Quote, word for word, every line starting at the line that contains "In the photo, which" and ending with the last line of the records; include both of these lines and no others.

————————

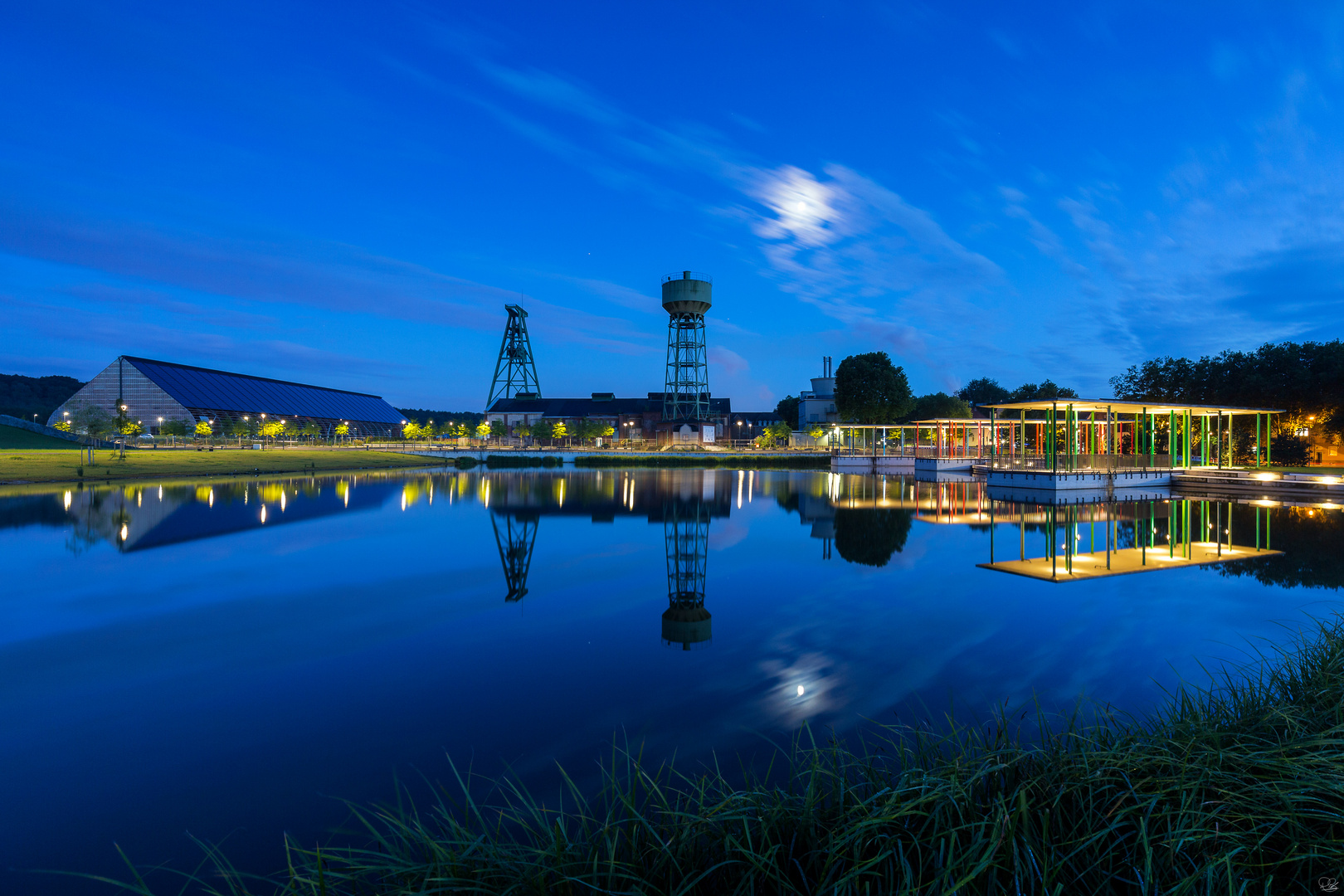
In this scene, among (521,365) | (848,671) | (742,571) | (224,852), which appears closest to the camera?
(224,852)

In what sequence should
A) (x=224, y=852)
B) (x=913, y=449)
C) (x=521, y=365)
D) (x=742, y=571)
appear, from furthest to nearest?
(x=521, y=365)
(x=913, y=449)
(x=742, y=571)
(x=224, y=852)

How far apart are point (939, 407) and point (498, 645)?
7003cm

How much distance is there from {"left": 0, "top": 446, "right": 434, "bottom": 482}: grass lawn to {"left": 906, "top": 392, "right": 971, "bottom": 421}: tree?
177ft

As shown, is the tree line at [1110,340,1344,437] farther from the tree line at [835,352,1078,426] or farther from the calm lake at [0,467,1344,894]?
the calm lake at [0,467,1344,894]

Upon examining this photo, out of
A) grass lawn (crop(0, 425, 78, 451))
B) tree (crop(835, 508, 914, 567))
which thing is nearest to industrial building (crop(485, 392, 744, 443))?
grass lawn (crop(0, 425, 78, 451))

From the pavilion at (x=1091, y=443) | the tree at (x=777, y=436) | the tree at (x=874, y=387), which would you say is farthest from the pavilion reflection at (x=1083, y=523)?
the tree at (x=777, y=436)

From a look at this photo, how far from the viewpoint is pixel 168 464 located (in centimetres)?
3206

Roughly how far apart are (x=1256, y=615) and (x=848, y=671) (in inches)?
234

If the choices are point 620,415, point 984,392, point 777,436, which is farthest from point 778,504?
point 984,392

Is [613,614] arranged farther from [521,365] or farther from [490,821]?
[521,365]

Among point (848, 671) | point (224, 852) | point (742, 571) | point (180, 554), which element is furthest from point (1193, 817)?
point (180, 554)

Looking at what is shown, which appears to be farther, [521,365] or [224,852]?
[521,365]

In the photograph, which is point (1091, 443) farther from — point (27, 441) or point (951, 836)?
point (27, 441)

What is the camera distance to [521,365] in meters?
87.6
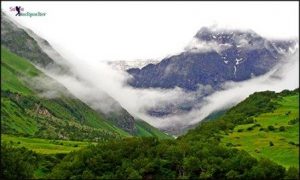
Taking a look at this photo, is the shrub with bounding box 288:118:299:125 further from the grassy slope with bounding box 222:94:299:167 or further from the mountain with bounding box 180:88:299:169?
the grassy slope with bounding box 222:94:299:167

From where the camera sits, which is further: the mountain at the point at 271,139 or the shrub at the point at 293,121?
the shrub at the point at 293,121

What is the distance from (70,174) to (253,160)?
5741 cm

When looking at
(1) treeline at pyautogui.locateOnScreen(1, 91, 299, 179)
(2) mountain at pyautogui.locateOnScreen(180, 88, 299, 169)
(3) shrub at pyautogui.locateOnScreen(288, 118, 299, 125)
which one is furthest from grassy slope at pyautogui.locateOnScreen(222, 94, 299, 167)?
(1) treeline at pyautogui.locateOnScreen(1, 91, 299, 179)

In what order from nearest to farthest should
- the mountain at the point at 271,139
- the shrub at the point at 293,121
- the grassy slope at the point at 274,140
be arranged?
the grassy slope at the point at 274,140
the mountain at the point at 271,139
the shrub at the point at 293,121

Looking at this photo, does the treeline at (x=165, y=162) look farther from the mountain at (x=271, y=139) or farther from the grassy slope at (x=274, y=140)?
the grassy slope at (x=274, y=140)

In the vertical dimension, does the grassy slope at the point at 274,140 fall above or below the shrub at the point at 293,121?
below

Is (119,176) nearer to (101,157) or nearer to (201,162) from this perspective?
(101,157)

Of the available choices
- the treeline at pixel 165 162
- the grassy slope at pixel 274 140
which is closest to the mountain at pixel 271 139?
the grassy slope at pixel 274 140

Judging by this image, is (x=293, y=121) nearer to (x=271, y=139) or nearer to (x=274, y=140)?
(x=271, y=139)

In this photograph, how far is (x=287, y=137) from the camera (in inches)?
6122

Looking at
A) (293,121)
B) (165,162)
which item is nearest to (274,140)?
(293,121)

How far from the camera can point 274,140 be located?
157 m

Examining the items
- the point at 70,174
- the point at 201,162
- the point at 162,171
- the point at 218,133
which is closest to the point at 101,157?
the point at 70,174

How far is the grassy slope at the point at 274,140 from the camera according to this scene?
13262cm
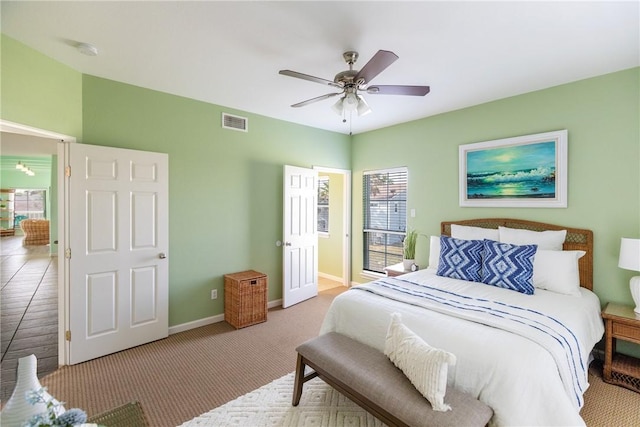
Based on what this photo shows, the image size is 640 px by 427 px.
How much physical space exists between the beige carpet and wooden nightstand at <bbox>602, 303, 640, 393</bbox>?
9 centimetres

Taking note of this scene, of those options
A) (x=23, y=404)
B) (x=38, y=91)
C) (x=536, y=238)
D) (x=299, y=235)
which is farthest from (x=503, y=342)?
(x=38, y=91)

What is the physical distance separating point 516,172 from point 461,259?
4.10 ft

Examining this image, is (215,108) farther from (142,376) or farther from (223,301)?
(142,376)

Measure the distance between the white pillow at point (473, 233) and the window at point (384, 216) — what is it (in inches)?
39.8

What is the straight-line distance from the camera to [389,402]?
1.52 m

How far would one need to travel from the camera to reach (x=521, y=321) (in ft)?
6.26

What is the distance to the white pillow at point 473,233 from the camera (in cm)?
324

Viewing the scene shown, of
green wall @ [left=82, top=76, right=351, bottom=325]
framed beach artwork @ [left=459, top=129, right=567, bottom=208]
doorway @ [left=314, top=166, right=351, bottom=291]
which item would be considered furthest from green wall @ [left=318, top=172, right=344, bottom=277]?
framed beach artwork @ [left=459, top=129, right=567, bottom=208]

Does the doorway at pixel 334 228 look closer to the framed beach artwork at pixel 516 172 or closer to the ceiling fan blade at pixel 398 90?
the framed beach artwork at pixel 516 172

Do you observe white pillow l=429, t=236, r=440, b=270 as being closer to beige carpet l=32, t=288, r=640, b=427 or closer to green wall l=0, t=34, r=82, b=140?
beige carpet l=32, t=288, r=640, b=427

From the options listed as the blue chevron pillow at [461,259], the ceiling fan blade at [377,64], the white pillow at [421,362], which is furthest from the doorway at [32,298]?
the blue chevron pillow at [461,259]

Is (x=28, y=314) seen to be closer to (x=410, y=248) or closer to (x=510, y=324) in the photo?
(x=410, y=248)

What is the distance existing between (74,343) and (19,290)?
10.5 feet

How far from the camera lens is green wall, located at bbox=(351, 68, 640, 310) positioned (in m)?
2.64
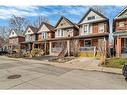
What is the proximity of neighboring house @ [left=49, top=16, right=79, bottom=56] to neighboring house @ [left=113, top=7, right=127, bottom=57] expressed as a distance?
28.6 feet

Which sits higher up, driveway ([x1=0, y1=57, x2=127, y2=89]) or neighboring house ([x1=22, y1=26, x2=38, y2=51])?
neighboring house ([x1=22, y1=26, x2=38, y2=51])

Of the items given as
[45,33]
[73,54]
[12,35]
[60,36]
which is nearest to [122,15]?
[73,54]

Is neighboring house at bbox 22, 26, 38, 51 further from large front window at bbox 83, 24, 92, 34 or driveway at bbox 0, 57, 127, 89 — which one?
driveway at bbox 0, 57, 127, 89

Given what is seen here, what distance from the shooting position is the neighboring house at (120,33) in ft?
70.7

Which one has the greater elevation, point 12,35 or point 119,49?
point 12,35

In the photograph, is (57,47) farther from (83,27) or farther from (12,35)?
(12,35)

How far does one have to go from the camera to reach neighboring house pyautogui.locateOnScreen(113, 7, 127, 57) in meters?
21.6

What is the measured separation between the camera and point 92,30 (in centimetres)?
2705

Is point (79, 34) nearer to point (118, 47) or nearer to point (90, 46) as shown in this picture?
point (90, 46)

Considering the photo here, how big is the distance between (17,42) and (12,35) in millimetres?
4035

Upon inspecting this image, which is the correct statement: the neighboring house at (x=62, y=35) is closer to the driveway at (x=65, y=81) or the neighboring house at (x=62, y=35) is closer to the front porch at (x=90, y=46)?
the front porch at (x=90, y=46)

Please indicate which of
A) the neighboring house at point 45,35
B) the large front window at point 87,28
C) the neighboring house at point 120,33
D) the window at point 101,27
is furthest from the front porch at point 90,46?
the neighboring house at point 45,35

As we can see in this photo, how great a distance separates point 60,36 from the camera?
31641mm

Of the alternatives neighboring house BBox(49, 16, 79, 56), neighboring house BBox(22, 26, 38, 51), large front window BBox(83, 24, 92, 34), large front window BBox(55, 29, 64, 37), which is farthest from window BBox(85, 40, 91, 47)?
neighboring house BBox(22, 26, 38, 51)
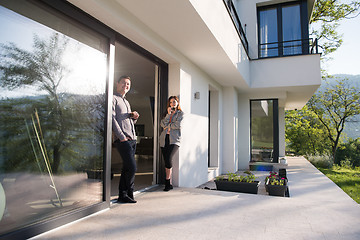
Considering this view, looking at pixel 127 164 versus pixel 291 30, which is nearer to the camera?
pixel 127 164

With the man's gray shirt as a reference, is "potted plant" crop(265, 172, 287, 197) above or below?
below

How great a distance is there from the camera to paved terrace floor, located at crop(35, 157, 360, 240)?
2268 mm

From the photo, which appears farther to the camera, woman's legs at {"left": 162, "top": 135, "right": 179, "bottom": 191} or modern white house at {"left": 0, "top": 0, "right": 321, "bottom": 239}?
woman's legs at {"left": 162, "top": 135, "right": 179, "bottom": 191}

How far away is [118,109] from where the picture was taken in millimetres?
3143

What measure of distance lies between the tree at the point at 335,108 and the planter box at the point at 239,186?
1586 cm

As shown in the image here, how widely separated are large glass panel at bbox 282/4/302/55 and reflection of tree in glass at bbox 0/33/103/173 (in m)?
7.35

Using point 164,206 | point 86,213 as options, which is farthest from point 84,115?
point 164,206

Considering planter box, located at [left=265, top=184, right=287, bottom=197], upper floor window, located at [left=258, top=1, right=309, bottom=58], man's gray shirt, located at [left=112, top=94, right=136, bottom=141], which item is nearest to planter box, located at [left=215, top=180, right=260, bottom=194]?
planter box, located at [left=265, top=184, right=287, bottom=197]

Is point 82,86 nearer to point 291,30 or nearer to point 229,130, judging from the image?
point 229,130

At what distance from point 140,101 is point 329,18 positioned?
12.0 metres

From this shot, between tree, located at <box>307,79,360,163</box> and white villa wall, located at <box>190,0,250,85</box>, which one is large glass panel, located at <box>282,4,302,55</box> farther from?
tree, located at <box>307,79,360,163</box>

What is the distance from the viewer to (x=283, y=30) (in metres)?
8.30

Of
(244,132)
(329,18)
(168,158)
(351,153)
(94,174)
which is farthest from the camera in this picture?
(351,153)

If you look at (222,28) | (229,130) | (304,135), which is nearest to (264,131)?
(229,130)
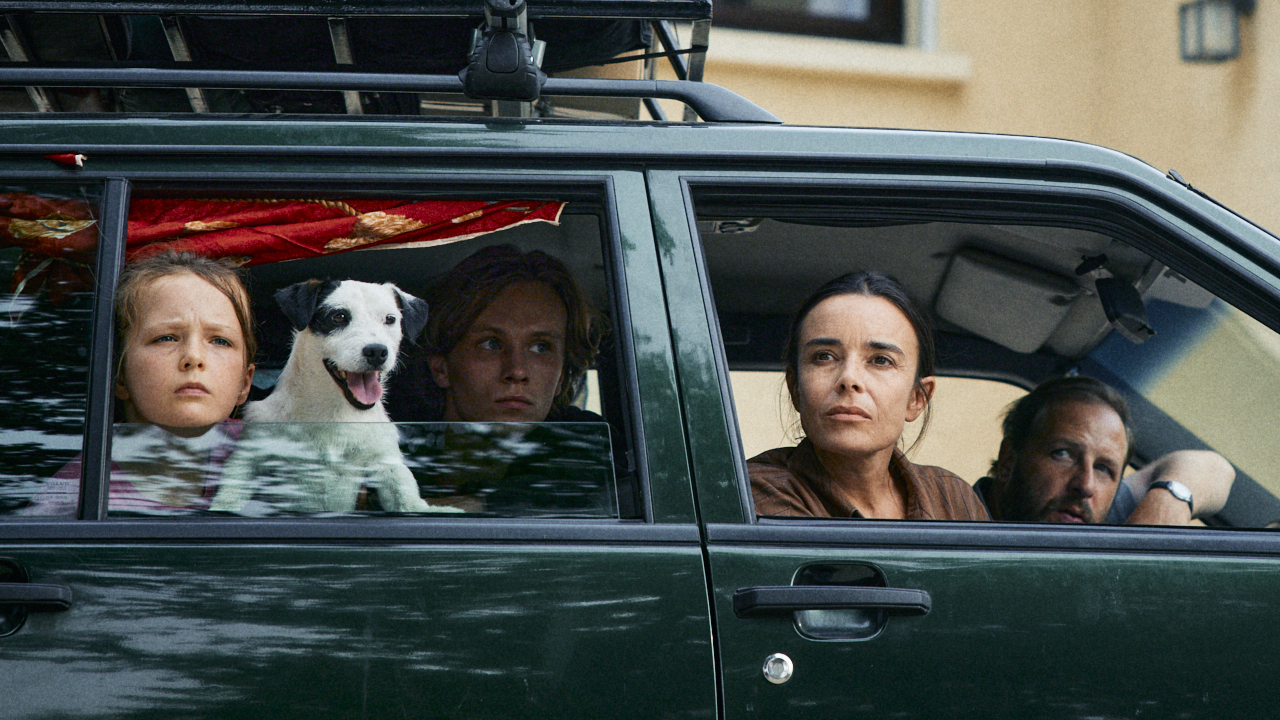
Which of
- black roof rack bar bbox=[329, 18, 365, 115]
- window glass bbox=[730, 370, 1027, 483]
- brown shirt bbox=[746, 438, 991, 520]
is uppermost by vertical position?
black roof rack bar bbox=[329, 18, 365, 115]

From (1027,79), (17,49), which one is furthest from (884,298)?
(1027,79)

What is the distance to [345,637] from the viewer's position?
4.97 feet

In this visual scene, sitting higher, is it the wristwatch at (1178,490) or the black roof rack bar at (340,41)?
the black roof rack bar at (340,41)

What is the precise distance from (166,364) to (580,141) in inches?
29.1

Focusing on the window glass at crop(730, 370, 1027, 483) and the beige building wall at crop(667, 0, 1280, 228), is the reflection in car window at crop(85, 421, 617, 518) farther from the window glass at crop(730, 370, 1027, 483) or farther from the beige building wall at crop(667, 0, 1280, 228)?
the beige building wall at crop(667, 0, 1280, 228)

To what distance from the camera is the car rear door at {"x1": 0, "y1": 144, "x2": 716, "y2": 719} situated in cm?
149

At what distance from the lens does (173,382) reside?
5.75ft

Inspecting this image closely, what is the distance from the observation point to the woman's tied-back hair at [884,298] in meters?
2.14

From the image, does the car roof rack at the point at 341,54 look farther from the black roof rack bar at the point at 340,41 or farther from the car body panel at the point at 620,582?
the car body panel at the point at 620,582

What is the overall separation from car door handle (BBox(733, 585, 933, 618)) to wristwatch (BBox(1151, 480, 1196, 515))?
3.32ft

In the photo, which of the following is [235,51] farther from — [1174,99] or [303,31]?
[1174,99]

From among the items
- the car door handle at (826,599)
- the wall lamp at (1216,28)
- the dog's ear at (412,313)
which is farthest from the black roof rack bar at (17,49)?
the wall lamp at (1216,28)

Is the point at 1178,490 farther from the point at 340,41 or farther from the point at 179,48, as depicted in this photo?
the point at 179,48

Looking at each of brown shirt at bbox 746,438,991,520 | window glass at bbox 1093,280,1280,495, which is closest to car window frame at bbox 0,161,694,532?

————————

WRITTEN RESPONSE:
In the photo, which of the following is [235,51] farther from — [1174,99] or [303,31]?
[1174,99]

From among the items
- the car door handle at (826,599)
- the wall lamp at (1216,28)
- the dog's ear at (412,313)
which is farthest from the black roof rack bar at (17,49)?
the wall lamp at (1216,28)

Is the point at 1178,490 farther from the point at 340,41 or farther from the point at 179,48, as depicted in this photo?
the point at 179,48

Looking at each of brown shirt at bbox 746,438,991,520 | window glass at bbox 1093,280,1280,495, which is closest to car window frame at bbox 0,161,694,532?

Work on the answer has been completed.